物価について 4 幼稚な、あまりに幼稚な貨幣数量説

  物価は変動しますが、中でもインフレーション(インフレ)と呼ばれて、物価水準の持続的な上昇傾向が現れることがあります。歴史上よく知られているものには、1923年ドイツの天文学的なハイパーインフレーション、戦後日本のハイインフレーション、1970年代の停滞(stagnation)を伴ったインフレーション、ソ連崩壊後のロシアの1991年のハイパーインフレーション、そしてロシアのウクライナ侵攻によって生じている現在の世界的インフレーションなどがあります。

 こうしたインフレはどうして生じるのでしょうか? 1970年代に世界的なインフレが生じたとき、アメリカの経済学者ミルトン・フリードマンは、インフレが「貨幣的現象」であると言い、また「貨幣数量説」を唱えました。彼は、後に俗に「ノーベル経済学賞」なるものを取っていますが、これは正確にはノーベル賞ではなく、「アルフレッド・ノーベル」の名を語ったニセのノーベル賞であり、正しくは「ノーベル記念スウェーデン国立銀行賞」です。

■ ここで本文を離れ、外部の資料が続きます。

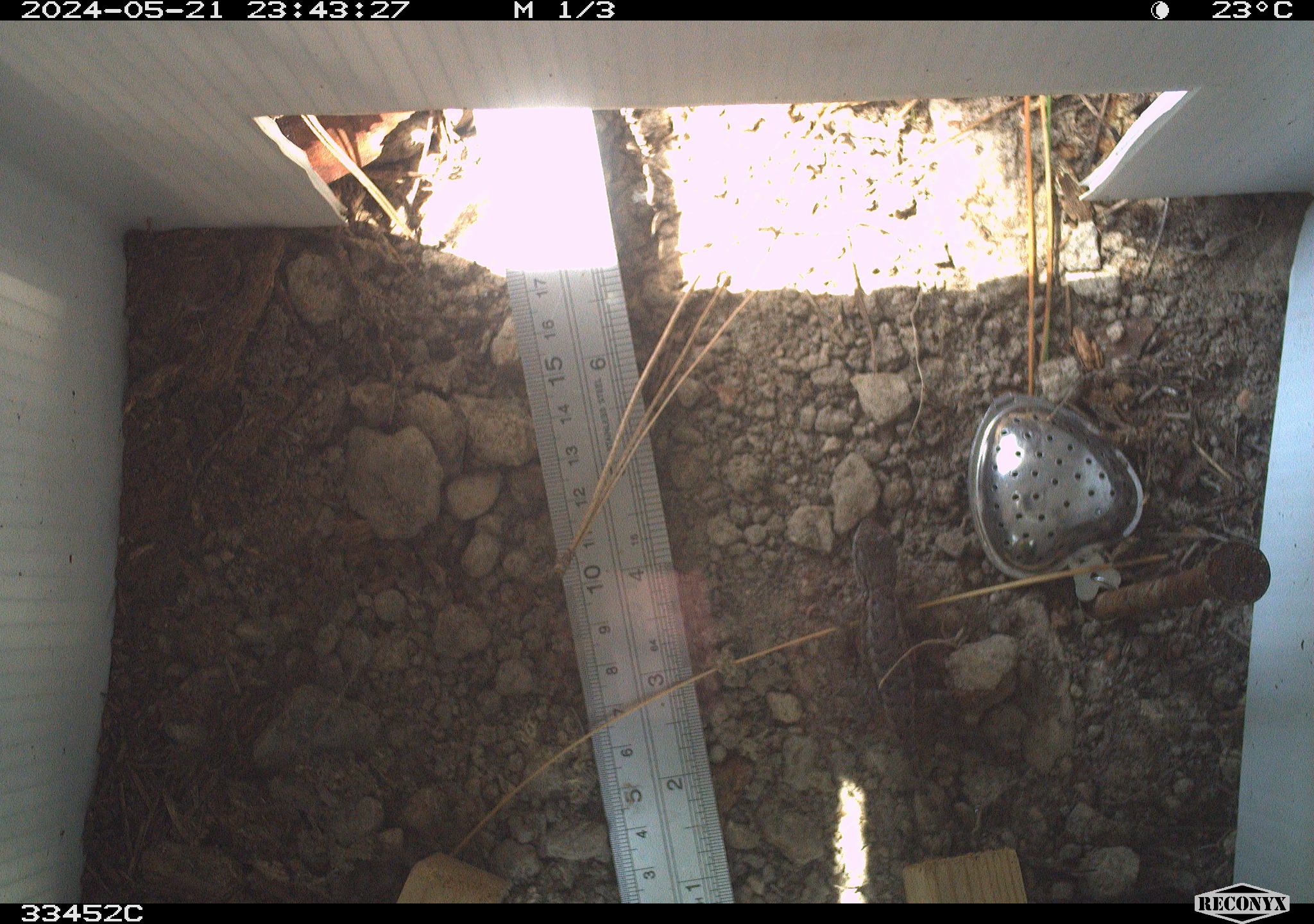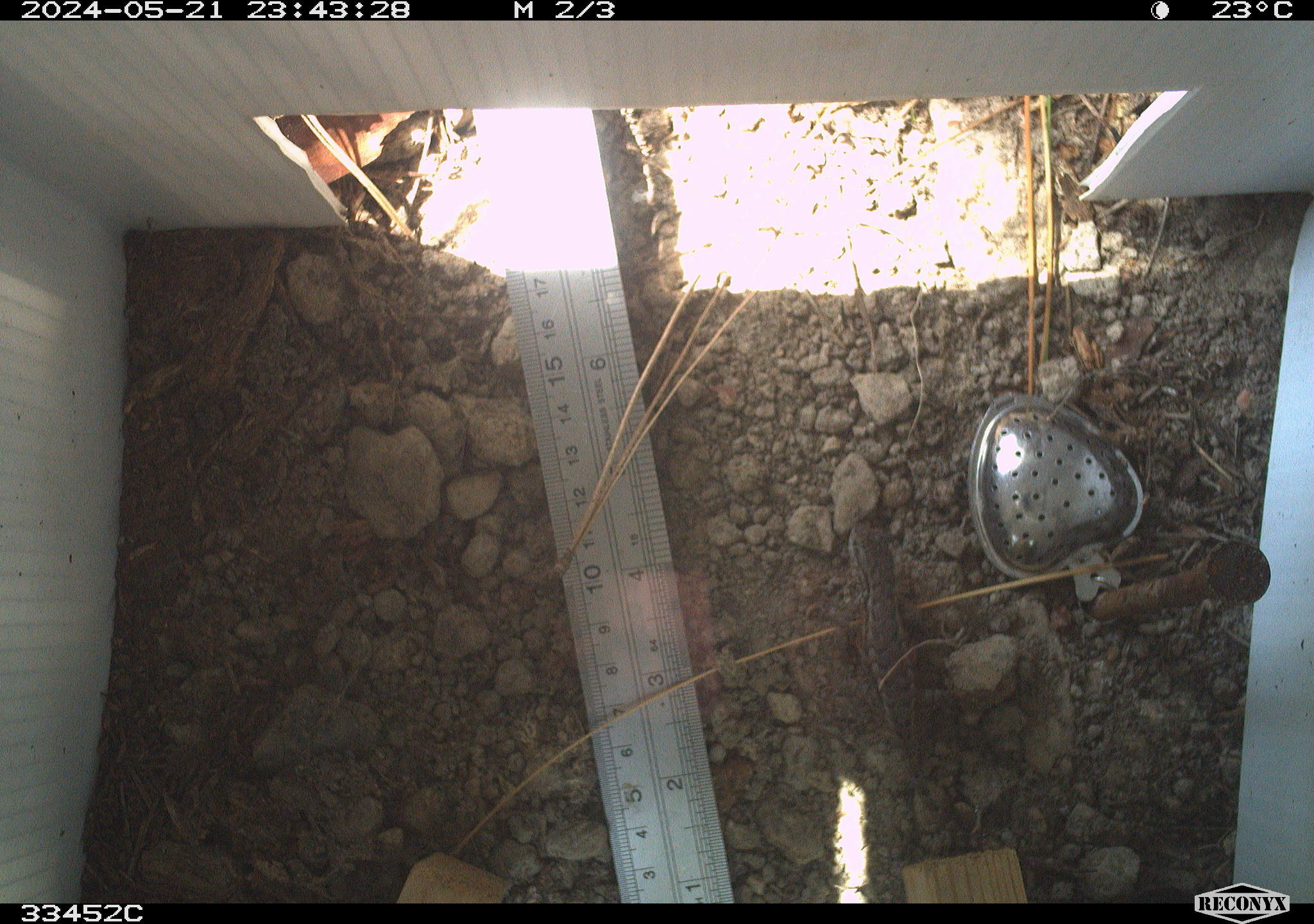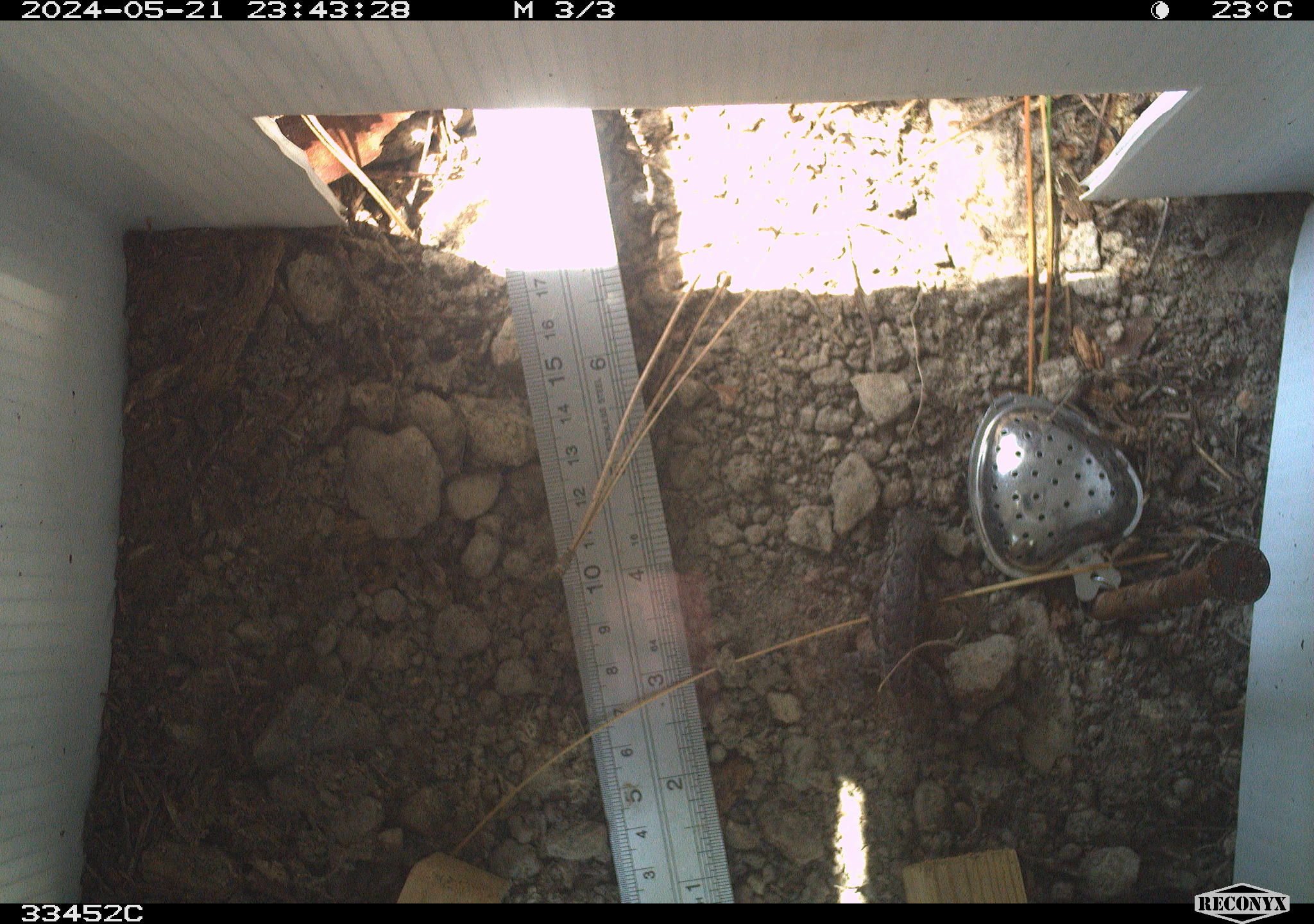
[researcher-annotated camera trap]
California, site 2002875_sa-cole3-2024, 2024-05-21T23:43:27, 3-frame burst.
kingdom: Animalia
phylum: Chordata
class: Reptilia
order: Squamata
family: Phrynosomatidae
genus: Sceloporus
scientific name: Sceloporus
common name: spiny lizards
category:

これについても、いろんな話しがあるのですが、ここでは脇道にそれてしまうので、本道に戻ります。

 さて、インフレが まさに「貨幣的現象」であることには私も同意します。しかし、貨幣的現象だから貨幣数量説が成立するというのは、論理が完全に飛躍しています。それは幼稚すぎるほど、幼稚な理解とさえ言えるでしょう。

 簡単に言えば、この考えは、物価水準が貨幣(通貨)量に比例しており、通貨量の変動に応じて物価が変動するというように定式化されます。数式で表現すれば次の通りです。

 p=M/Q (p:物価水準、M:通貨量、Q:流通商品量)

 実は、この式には、様々な経済学上の問題点が含まれており、それを一通り説明するだけでも一苦労ですが、特に先を急いでるわけでもないので、ざっと説明したいと思います。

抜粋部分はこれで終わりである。